Around 2009, Barber was involved in developing a miniature butternut squash. Together with Michael Mazourek, they created the honeynut squash. The two later created and operate Row 7 Seed Company, a seed company selling similar gourds and other specially-bred seeds.

In 2014, he published The Third Plate: Field Notes On the Future of Food in which he describes the development of mankind via food in four episodes: "Soil", "Land", "Sea" and "Seeds".

In May 2020, due to the COVID-19 pandemic, Barber launched the resourcED program at both Blue Hill restaurants, which packaged ingredients from the Stone Barns farm and included directions for customers to cook themselves. The boxes were intended to keep the restaurants and their suppliers in business when they couldn't host diners.

In August 2020, Barber announced he would be stepping down from the kitchen of Blue Hill at Stone Barns and Blue Hill in Greenwich Village. The change was anticipated to happen in 2021, with the kitchens being led with a diversity-focused chef-in-residence concept. The new concept was a response to the Black Lives Matter protests bringing attention to structural inequities in the restaurant industry. As of 2022, Barber has returned to cooking at Blue Hill at Stone Barns.

A 2022 Eater article alleged that Barber's Blue Hill at Stone Barns restaurant has a history of abuse toward its employees, a toxic work environment, and other issues, with a focus on Barber being ignorant of an employee's report of sexual assault. Through crisis & reputation management firm Trident DMG, as well as defamation law firm Clare Locke, Blue Hill denied all allegations.

==Recognition==
In 2002, Barber was named one of the Best New Chefs by Food & Wine. He has received several James Beard Foundation awards, including the 2006 award for Best Chef: New York City and the 2009 award for Outstanding Chef. The James Beard Foundation also named him the top chef in America in 2009. Also in 2009, he was named one of the world's most influential people in Time magazine's annual Time 100.

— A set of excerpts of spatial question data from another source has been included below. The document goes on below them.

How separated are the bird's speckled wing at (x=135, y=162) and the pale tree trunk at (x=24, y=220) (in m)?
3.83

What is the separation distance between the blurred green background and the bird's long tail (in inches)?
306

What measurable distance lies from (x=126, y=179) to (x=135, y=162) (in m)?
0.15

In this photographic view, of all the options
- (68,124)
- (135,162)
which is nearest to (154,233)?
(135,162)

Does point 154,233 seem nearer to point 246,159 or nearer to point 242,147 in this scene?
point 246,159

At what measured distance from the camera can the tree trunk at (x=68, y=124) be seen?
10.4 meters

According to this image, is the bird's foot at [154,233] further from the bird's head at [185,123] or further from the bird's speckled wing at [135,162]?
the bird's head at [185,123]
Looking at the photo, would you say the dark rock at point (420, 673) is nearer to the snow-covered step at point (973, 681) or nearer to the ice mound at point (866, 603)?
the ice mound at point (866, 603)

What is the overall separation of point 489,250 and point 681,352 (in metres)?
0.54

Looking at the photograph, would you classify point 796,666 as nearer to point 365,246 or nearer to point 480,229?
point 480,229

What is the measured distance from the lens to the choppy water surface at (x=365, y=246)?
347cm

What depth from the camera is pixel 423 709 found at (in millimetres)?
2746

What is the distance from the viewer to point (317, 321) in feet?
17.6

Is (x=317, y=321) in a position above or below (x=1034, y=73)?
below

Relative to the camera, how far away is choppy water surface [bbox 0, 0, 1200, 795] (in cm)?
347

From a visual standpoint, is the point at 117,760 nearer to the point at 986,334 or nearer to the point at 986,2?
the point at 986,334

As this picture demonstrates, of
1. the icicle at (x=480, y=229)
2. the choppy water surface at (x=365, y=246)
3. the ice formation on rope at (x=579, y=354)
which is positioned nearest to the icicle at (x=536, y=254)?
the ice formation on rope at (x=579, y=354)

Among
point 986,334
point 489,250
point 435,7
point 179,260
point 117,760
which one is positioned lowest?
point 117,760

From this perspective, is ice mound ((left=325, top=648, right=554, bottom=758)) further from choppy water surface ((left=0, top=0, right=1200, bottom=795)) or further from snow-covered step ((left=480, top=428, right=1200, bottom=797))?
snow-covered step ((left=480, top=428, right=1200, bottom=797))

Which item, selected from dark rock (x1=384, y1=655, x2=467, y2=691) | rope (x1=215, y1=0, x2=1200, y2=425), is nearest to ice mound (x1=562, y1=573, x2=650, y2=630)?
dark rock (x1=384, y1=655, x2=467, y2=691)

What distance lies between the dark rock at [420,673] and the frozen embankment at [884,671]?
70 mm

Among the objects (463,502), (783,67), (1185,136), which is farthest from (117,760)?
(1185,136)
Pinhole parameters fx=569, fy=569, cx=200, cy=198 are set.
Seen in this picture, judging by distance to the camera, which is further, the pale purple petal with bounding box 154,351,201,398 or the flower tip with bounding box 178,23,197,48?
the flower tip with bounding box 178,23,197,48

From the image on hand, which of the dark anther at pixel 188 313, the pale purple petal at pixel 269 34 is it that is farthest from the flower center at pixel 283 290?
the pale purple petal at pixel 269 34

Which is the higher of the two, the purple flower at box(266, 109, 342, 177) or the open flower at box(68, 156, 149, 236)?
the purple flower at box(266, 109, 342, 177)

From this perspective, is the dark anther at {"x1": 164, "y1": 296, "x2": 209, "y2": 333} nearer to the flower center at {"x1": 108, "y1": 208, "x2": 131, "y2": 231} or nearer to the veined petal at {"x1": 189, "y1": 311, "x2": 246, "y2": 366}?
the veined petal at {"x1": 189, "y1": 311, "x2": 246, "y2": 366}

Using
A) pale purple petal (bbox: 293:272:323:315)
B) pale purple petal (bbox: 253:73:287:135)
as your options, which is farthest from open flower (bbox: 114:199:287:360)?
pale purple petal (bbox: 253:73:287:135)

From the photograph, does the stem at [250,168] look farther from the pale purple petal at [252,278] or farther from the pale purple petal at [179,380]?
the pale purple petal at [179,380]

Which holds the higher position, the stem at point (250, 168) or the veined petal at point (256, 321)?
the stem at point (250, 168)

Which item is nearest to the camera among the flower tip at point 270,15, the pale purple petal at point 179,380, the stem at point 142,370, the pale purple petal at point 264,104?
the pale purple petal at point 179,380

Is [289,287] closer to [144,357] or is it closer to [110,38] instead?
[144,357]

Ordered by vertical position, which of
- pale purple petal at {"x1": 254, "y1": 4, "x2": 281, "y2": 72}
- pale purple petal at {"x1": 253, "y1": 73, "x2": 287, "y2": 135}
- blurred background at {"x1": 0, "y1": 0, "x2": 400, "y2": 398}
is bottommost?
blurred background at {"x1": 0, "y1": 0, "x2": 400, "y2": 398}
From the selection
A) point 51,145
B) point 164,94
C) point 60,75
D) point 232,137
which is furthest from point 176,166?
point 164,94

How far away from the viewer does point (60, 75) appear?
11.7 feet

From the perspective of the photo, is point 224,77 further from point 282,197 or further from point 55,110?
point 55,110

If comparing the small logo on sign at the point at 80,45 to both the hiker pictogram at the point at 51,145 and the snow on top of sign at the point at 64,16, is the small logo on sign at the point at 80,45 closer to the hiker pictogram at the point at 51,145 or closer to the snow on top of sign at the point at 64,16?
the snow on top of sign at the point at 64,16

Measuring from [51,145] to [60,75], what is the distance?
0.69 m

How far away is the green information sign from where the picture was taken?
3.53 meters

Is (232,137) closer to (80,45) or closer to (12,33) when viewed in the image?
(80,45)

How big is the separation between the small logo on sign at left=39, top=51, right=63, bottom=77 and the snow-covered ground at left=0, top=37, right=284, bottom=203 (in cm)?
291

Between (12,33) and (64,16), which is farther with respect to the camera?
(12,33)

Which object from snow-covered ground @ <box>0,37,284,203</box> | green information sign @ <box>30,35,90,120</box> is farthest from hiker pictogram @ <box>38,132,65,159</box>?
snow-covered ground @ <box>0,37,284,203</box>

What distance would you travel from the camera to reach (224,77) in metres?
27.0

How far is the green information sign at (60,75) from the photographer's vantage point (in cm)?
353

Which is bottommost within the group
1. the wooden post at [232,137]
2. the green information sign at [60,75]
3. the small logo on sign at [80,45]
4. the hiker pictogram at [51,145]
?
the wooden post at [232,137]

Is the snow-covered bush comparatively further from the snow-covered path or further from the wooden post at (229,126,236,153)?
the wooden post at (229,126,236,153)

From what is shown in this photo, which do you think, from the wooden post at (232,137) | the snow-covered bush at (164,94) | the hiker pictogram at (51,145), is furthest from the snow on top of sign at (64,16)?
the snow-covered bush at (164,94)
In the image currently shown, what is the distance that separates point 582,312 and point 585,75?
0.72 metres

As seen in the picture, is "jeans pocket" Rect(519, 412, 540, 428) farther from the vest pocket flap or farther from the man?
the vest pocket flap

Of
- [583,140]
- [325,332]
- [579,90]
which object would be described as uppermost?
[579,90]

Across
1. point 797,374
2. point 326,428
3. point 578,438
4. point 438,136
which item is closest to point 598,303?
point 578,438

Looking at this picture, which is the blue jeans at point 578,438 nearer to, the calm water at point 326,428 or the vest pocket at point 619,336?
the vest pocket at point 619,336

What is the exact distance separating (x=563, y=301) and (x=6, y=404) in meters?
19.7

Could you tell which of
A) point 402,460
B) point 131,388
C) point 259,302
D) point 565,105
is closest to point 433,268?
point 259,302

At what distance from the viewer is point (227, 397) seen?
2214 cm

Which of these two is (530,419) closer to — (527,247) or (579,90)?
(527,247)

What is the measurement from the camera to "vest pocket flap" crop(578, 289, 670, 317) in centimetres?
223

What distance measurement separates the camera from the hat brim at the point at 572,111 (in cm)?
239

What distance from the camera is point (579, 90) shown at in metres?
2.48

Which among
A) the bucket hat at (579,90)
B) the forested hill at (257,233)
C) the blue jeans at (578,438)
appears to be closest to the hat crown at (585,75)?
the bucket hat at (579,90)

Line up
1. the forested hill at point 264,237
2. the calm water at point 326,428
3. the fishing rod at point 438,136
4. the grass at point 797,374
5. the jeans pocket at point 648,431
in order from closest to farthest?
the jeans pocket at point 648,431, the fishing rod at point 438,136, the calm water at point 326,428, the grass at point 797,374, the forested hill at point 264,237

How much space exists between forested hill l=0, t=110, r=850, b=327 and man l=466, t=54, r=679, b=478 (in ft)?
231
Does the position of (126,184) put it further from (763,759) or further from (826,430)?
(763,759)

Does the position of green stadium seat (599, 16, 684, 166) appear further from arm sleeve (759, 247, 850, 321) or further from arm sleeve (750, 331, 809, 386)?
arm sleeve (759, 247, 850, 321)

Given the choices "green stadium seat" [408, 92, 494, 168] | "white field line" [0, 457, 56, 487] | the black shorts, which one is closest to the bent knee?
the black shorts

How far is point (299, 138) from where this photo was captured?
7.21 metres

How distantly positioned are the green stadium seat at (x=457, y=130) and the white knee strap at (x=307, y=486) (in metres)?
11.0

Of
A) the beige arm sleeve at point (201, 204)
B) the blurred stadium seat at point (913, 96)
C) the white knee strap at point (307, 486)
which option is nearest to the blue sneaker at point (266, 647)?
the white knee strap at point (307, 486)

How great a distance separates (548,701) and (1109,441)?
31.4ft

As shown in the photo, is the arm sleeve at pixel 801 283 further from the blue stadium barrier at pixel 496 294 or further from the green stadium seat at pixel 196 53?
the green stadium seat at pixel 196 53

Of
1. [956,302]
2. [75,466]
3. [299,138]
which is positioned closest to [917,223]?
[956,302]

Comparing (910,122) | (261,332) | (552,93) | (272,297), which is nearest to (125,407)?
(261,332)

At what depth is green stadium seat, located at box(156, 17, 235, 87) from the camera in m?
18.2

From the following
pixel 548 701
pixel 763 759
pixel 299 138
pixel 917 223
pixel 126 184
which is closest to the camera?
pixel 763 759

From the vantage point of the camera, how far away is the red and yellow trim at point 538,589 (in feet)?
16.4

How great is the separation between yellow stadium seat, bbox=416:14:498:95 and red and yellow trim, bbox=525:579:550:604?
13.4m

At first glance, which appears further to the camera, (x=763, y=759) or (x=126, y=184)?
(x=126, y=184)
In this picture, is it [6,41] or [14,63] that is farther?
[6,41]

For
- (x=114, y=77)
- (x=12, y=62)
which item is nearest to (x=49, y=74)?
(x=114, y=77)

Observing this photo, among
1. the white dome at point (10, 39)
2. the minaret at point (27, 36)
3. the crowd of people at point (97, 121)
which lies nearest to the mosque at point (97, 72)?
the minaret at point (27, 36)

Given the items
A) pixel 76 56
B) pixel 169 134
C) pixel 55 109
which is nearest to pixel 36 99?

Barber was appointed by the President of the United States Barack Obama to serve on the President's Council on Fitness, Sports and Nutrition and is also a member of the advisory board to the Harvard Medical School Center for Health and the Global Environment. Barber was featured in episode two of the first season of Netflix's Chef's Table series in 2015.

==Approach to cuisine==
Barber was mentored by notable California cuisine chefs, Mark Peel at Campanile in Los Angeles and Alice Waters at Chez Panisse in Berkeley. He has written on food and agricultural policies in The New York Times, Gourmet, The Nation, Saveur, and Food & Wine.

In 2008 he gave a TED talk on foie gras produced without force-feeding on a farm in Spain which he describes as a "Garden of Eden".

In 2010, Barber gave a talk at the TED Conference, where he outlined his discovery of extensively farmed fish at Veta La Palma, Spain. He spoke about how ecological and sustainable farm systems affect the flavor of agricultural products.

==Personal life==
He is married to Aria Beth Sloss, with whom he has two daughters.